== RECORDS FOR THIS EXERCISE

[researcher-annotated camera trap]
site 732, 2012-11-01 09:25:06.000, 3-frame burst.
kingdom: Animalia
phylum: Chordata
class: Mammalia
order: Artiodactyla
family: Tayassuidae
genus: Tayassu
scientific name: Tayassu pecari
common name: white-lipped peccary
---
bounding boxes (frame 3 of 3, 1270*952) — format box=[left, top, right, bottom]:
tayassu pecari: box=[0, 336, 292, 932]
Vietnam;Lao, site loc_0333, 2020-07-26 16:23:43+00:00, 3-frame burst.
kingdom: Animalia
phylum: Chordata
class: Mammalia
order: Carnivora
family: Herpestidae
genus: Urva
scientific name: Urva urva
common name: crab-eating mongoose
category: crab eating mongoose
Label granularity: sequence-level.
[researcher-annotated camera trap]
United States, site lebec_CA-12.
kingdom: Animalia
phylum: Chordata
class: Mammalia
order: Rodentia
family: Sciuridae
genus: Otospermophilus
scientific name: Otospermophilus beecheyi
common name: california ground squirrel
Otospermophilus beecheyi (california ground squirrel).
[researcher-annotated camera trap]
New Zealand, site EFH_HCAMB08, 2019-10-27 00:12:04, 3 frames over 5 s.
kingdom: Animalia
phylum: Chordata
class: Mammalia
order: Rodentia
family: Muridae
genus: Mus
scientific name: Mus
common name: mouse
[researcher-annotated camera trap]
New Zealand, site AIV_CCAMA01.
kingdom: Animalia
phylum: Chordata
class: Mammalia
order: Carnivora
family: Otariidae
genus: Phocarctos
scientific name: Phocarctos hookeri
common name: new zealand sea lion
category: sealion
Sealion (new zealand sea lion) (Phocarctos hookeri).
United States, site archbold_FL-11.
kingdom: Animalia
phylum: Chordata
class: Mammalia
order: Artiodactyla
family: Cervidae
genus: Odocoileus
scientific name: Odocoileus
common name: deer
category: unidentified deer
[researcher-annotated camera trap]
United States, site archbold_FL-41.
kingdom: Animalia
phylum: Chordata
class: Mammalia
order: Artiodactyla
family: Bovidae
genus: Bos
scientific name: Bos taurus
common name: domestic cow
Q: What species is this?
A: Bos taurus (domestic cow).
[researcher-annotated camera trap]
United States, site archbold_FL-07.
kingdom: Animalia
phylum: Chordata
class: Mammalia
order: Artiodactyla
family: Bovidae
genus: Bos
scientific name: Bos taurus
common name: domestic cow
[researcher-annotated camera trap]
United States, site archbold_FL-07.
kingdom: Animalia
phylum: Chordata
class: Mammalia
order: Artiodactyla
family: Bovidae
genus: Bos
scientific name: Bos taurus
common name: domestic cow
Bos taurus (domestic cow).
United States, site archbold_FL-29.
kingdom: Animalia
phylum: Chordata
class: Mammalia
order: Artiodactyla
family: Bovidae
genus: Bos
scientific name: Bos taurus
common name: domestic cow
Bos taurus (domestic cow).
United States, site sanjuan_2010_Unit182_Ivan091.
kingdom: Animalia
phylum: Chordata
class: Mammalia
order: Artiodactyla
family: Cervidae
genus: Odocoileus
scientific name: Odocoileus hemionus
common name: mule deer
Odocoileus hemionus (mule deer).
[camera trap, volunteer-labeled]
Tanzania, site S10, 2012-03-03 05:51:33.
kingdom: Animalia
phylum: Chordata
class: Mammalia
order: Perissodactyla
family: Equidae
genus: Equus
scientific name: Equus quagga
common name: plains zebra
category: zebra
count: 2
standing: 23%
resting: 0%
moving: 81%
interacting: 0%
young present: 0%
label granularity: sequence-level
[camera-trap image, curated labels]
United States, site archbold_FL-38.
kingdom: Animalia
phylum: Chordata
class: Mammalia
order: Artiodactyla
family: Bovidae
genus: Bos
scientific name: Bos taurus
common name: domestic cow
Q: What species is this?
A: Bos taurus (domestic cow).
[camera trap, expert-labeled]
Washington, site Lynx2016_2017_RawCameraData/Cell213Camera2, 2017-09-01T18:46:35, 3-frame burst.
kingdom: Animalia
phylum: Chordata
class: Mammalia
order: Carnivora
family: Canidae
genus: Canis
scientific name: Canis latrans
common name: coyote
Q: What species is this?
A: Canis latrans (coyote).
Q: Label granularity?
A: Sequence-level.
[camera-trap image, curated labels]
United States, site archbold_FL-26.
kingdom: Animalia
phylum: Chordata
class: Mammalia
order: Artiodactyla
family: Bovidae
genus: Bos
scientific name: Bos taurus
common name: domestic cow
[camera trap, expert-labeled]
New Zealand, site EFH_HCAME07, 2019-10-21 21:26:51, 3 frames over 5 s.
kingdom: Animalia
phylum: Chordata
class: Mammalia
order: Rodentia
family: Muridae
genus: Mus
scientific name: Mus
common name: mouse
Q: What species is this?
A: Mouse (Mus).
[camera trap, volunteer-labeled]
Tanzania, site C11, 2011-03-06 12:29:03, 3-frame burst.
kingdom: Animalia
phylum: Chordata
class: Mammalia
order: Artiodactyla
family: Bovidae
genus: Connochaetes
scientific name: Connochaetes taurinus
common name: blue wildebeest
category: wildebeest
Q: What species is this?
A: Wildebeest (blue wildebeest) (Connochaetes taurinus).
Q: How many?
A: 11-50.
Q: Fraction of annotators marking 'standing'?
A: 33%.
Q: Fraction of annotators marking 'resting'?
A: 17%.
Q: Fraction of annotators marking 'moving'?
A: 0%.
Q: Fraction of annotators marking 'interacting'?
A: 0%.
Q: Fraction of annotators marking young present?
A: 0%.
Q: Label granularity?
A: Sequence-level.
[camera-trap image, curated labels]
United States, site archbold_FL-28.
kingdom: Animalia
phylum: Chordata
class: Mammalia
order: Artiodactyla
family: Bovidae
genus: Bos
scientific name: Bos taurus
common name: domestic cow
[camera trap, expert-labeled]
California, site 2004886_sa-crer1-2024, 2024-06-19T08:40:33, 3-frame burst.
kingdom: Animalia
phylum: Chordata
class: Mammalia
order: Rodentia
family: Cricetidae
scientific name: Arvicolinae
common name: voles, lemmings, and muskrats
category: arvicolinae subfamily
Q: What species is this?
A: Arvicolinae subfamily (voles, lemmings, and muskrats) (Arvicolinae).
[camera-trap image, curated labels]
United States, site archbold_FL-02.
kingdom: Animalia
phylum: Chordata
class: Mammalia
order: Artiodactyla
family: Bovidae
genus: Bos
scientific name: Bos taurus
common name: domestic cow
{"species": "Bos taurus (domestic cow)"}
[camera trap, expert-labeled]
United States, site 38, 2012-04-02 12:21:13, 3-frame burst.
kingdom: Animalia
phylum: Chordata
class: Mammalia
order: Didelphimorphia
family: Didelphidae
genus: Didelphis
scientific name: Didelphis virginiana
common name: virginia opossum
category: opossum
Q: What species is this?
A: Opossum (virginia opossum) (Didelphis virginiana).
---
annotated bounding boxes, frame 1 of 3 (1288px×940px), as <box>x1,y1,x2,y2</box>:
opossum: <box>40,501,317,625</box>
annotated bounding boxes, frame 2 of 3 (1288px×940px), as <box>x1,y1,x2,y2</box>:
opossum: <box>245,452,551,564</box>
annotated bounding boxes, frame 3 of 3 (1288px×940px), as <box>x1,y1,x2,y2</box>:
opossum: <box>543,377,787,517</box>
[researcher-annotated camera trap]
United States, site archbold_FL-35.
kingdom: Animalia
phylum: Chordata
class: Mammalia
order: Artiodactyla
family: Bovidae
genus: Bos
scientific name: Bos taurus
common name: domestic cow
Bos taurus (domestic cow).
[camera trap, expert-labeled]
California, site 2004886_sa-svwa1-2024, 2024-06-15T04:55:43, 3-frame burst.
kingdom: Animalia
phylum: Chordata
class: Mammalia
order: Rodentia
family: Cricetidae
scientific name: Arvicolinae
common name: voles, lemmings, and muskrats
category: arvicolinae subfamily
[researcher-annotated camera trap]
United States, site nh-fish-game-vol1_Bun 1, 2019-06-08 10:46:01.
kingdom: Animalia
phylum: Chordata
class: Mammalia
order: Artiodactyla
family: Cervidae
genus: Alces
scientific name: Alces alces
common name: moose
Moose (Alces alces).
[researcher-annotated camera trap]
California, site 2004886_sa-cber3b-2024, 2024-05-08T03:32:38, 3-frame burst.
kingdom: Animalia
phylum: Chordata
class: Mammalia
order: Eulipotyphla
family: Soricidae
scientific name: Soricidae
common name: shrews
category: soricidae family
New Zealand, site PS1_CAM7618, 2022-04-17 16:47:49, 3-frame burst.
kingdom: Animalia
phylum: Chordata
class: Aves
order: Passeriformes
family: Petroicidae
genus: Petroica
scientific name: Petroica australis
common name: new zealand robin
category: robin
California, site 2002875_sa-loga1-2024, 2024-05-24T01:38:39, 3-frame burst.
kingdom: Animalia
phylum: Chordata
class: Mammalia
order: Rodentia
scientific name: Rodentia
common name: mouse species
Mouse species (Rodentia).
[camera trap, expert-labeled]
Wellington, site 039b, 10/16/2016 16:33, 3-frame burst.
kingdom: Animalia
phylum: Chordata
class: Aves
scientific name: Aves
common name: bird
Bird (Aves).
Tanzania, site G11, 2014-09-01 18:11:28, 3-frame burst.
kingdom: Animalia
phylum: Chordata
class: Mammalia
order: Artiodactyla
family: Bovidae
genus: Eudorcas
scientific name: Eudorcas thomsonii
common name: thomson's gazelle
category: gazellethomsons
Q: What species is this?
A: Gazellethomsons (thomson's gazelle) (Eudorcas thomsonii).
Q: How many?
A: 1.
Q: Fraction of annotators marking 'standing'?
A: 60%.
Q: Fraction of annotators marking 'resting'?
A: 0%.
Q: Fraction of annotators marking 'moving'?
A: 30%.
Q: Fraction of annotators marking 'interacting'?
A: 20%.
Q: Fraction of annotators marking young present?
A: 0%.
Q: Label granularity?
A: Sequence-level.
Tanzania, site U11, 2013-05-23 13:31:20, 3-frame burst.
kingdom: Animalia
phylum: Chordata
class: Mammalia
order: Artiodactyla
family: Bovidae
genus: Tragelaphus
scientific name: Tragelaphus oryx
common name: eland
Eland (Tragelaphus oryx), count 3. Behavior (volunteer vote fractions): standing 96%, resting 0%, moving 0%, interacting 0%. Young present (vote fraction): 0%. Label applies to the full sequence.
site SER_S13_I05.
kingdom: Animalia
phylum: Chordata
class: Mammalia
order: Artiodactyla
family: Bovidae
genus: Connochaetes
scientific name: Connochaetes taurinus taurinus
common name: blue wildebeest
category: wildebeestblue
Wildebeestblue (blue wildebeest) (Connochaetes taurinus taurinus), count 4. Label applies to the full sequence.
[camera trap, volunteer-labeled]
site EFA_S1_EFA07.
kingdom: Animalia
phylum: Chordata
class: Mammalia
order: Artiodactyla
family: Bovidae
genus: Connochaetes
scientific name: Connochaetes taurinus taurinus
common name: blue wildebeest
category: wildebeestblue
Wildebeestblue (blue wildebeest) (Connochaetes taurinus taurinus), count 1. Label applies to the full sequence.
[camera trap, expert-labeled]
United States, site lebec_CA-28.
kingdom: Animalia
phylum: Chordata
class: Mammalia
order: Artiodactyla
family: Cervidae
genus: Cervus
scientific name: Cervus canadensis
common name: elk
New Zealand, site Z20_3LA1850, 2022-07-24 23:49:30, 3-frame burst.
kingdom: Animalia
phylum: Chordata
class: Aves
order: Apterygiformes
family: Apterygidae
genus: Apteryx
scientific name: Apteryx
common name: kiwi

====

→ **DIRECTIONS FOR THIS TASK**:
Looking at the entries above, can you reproduce exactly the lines from the one that holds "2024-06-15T04:55:43, 3-frame burst." through the one that holds "2024-05-08T03:32:38, 3-frame burst.", and only those?

→ **RESULT FOR THIS TASK**:
California, site 2004886_sa-svwa1-2024, 2024-06-15T04:55:43, 3-frame burst.
kingdom: Animalia
phylum: Chordata
class: Mammalia
order: Rodentia
family: Cricetidae
scientific name: Arvicolinae
common name: voles, lemmings, and muskrats
category: arvicolinae subfamily
[researcher-annotated camera trap]
United States, site nh-fish-game-vol1_Bun 1, 2019-06-08 10:46:01.
kingdom: Animalia
phylum: Chordata
class: Mammalia
order: Artiodactyla
family: Cervidae
genus: Alces
scientific name: Alces alces
common name: moose
Moose (Alces alces).
[researcher-annotated camera trap]
California, site 2004886_sa-cber3b-2024, 2024-05-08T03:32:38, 3-frame burst.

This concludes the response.